The aim of this PhD studentship is to understand the fundamental mechanism(s) of glucocorticoid action using the zebrafish as the experimental model. We believe that the adverse (lethal) effects reported in the offspring derived from parental zebrafish exposed to corticosteroid may be explained by a hypersensitisation in the offspring to glucocorticoid drug action. The most likely effect pathways for this are via alterations to insulin/insulin like growth factor signaling, blood glucose control, immune function, and/or disruption to the development of the cardio vascular system. The studentship will focus on these pathways but flexibility will be maintained to allow the project results to dictate the direction of study. The work will include generating juvenile zebrafish from adults exposed to glucocorticoids at concentrations already known to cause detectable effects and assessing for effects in the offspring subsequently exposed to glucocorticoid drugs to establish when (in which life stages) the adverse effects occur to refine the study life stage window. Assessments of the heart development and function (blood flow, valve function) will then be undertaken in the offspring via a combination of morphometry and imaging. Effects on IGF signaling will be assessed via comparisons of the liver transciptomes (RNA Seq) in exposed and non exposed fish. Comparison between drug treated and non treated fish will also be made on blood glucose, cortisol levels (which can be measured non-invasively via the water), appetite and growth. To investigate for possible effects on immune function we will generate the required glucocorticoid drug exposed offspring for transgenic fish in which we are able to quantify responses of fluorescently labelled macrophages and neutrophils via imaging where they have been subject to an immunological challenge. Once identified which systems are impacted, and as time allows, models can be generated using the principles of inducing response either by direct inflammation or knock-in approaches (using CRISPR-Cas) to provide zebrafish with a phenotype that can be rescued with the glucocorticoid.

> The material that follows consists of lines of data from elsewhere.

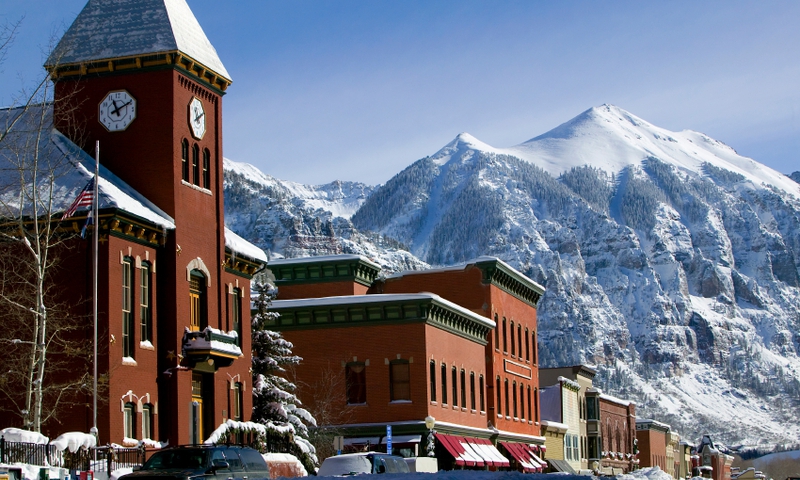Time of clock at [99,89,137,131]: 11:10
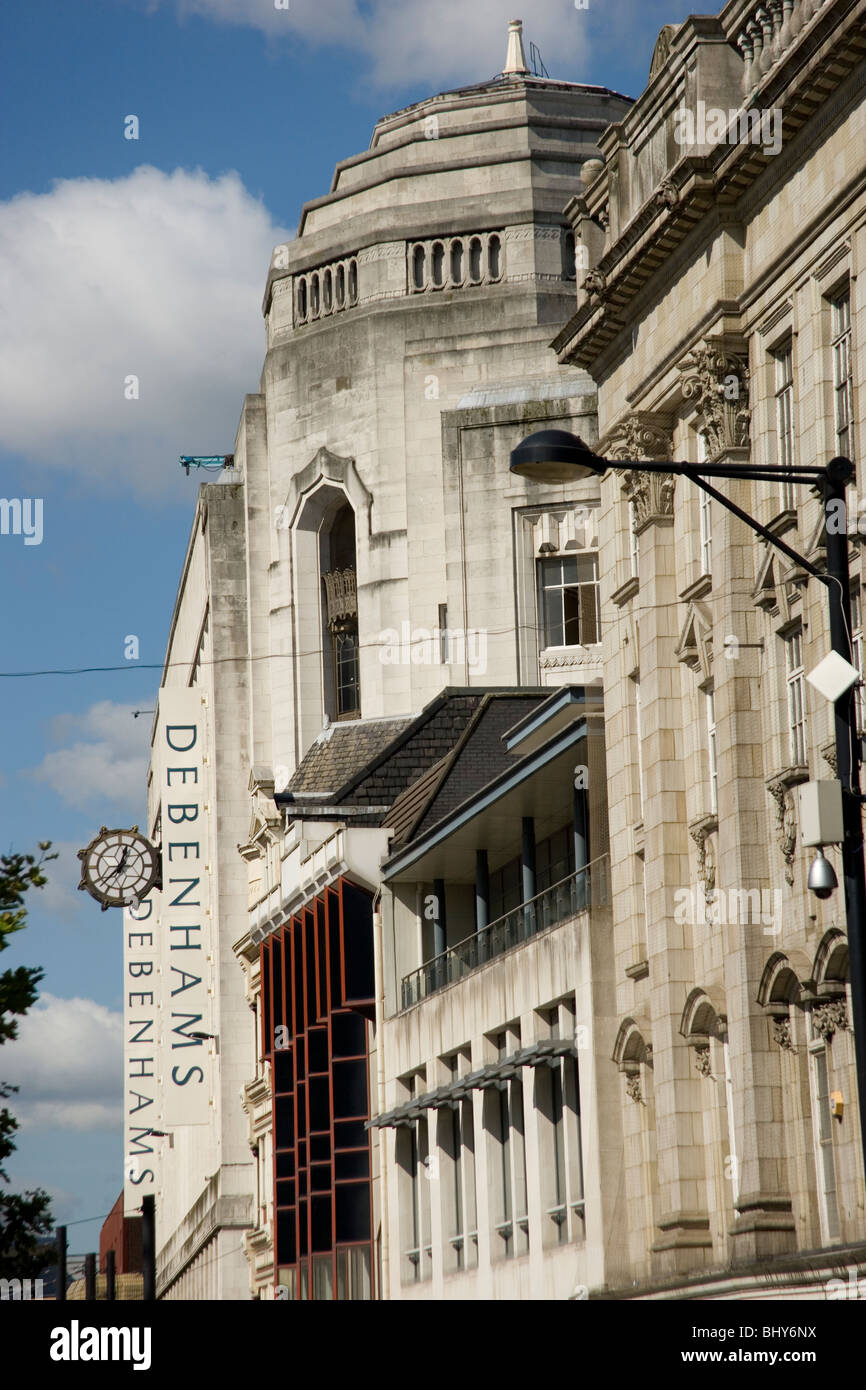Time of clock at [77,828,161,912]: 12:37
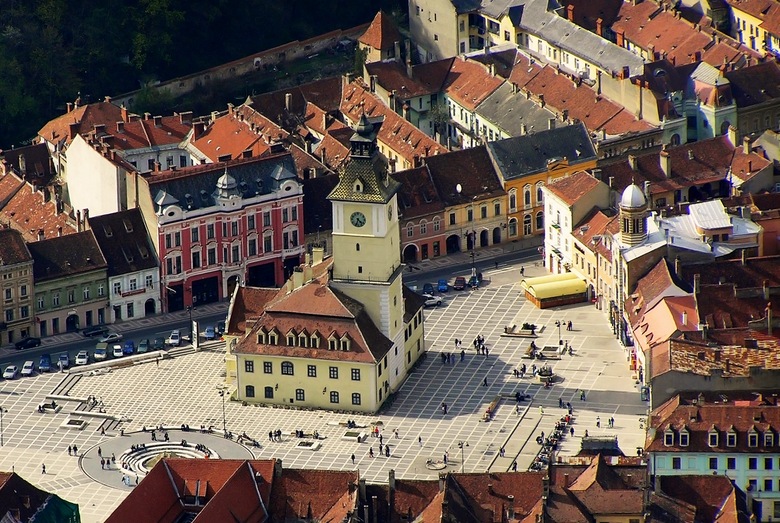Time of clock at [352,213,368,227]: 4:33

The student will work principally at the University of Exeter under the supervision of Prof Tyler and Dr Winter, but with supporting expertise of Dr Margiotta-Casaluci from Institute of Environment, Health and Societies at Brunel University London and the pharmaceutical company AstraZeneca. The student will have access to exceptionally facilities for both in-life fish exposures and molecular biology and imaging and receive multidisciplinary training in techniques spanning molecular biology, bioinformatics, immunology, toxicology and tissue imaging. (S)he will thus develop a valuable set of technical and theoretical expertise that will boost a successful career as an independent scientist.

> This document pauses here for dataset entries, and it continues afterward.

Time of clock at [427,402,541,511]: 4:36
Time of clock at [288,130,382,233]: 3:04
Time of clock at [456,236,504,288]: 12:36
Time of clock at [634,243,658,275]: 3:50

The studentship will cover a stipend at the minimum Research Council rate, currently £14,553 per annum, research costs and tuition fees at the UK/EU rate for students who meet the residency requirements outlined by the BBSRC. Students from EU countries who do not meet the residency requirements may still be eligible for a fees-only award but no stipend. Applicants who are classed as International for tuition fee purposes are not eligible for funding. Further information about eligibility can be found here.

For more information see: http://www.exeter.ac.uk/studying/funding/award/?id=2688.


Funding Notes

Applicants for this studentship must have obtained, or be about to obtain, a First or Upper Second Class UK Honours degree, or the equivalent qualifications gained outside the UK, in biology, biochemistry or molecular biology.